Lily vient au monde en septembre 2018, mais l’accouchement est compliqué. Virginie frôlera la mort dans les jours et semaines suivantes. En effet, elle fait de l’atonie utérine qui déclenchera 3 dangereuses hémorragies. En plus des opérations et des grosses souffrances, les séquelles sont importantes : aménorrhée, perte de sommeil, vertiges, incohérence cardiaque, sans parler des séquelles neurologiques.

Mais Marcel ne se sent pas concerné et lui dit « qu’elle fait chier ». Son attitude est si choquante que la mère de Virginie commence à prendre des notes sur son comportement. C’est elle qui observe la première fois des gestes déplacés de Marcel sur sa fille.

L’enfant a moins d’un an et il lui masse les tétons, il l’embrasse étrangement, il la sexualise.

Virginie est trop exténuée pour intervenir. Il faut dire qu’il la manipule jour et nuit, il l’empêche de dormir, lui parle mal, la pousse à bout… Ces violences psychologiques sont relatées par des spécialistes que Virginie consulte. Elle décide de stopper leur relation. C’est alors que les choses s’aggravent.

Un mois après leur séparation, Virginie récupère sa fille avec une vulvite. Quand elle en informe le père, il répond : « je n’ai rien fait »…

Un jour, la petite fille revient tellement crispée qu’elle hurle dès que sa mère cherche à la soigner. Cette nouvelle vulvite suinte et l’enfant déclare à 16 mois : « papa bobo kiki ».

Virginie ne doute plus. Il s’agit d’inceste et c’est grave.

Virginie consulte immédiatement en PMI qui constate un sexe malmené et prévient Enfance en danger. Marcel refuse de se rendre au rdv, il crie et menace de mort Virginie. Une semaine plus tard, leur fille se fait réexaminer et on constate en plus une fissure anale. Marcel est furieux de ce nouvel examen. Le lendemain, il appelle Virginie pour lui demander de vivre ensemble à nouveau. Elle refuse et il passe aussitôt aux menaces. Le jour même, preuve de son anticipation, elle reçoit un courrier qui                    l’assigne et l’accuse d’être une mère droguée. Elle porte aussitôt plainte pour diffamation.

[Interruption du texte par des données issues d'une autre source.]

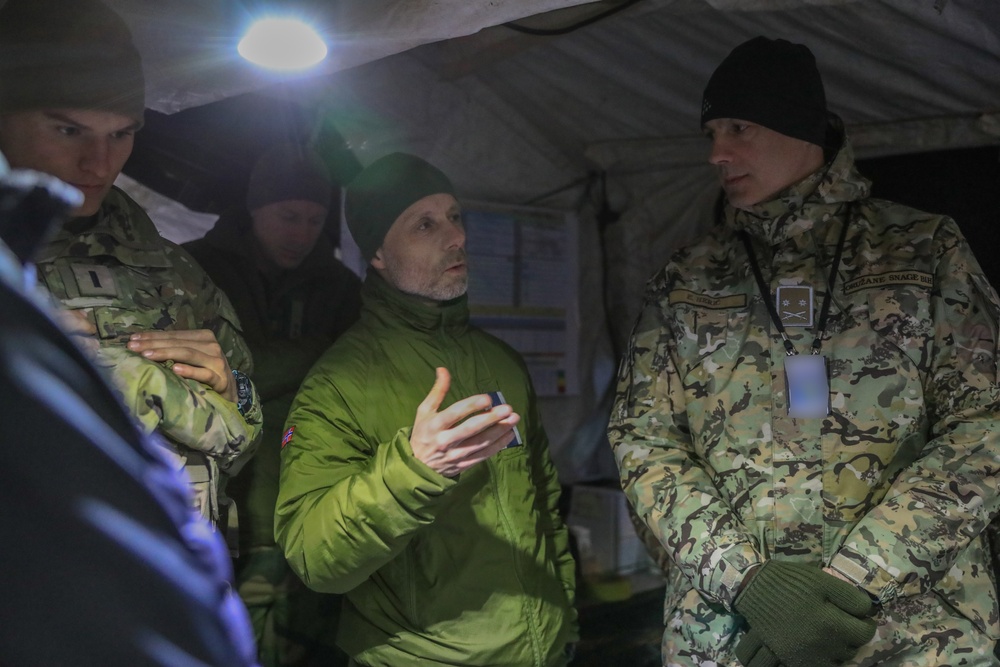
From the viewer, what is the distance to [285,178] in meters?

Virginie porte également plainte pour faux et usage de faux, même si elle a très peur de la violence de la réaction de Marcel. Celui-ci est auditionné, il reconnait les faits ainsi que la diffamation. Les plaintes sont pourtant classées sans suite !

Pendant le confinement, c’est Virginie qui garde leur fille. Celle-ci guérit, s’apaise et retrouve le sommeil.

Mais dès que son père la récupère, les vulvites recommencent ainsi que des anites. A Noël 2020, elle baisse sa culotte devant tout le monde et déclare que son père lui fait des trucs au sexe et à l’anus. L’inceste est indéniable.

Le pédiatre fait un signalement de violence sexuelle.

En revanche, l’assistante sociale qui connait le père refuse de recevoir Virginie. L’enfant finit par se confier à l’école qui fait un signalement.

Marcel est furieux. Il est convoqué par l’Unité hospitalière de l’enfance en danger (UHED) qui lui demande de se calmer. Pourtant malgré toutes ces éléments, et la forte probabilité d’inceste, le JAF lui accorde une garde classique. Leur petit fille change de comportement, elle se désinhibe, elle explique à sa maman que son  » papa en a besoin pour dormir, tu comprends, il faut fermer les yeux, c’est tout « .

En aout 2020, Virginie demande de l’aide dans sa coparentalité et la juge des enfants intime à Marcel de s’éduquer.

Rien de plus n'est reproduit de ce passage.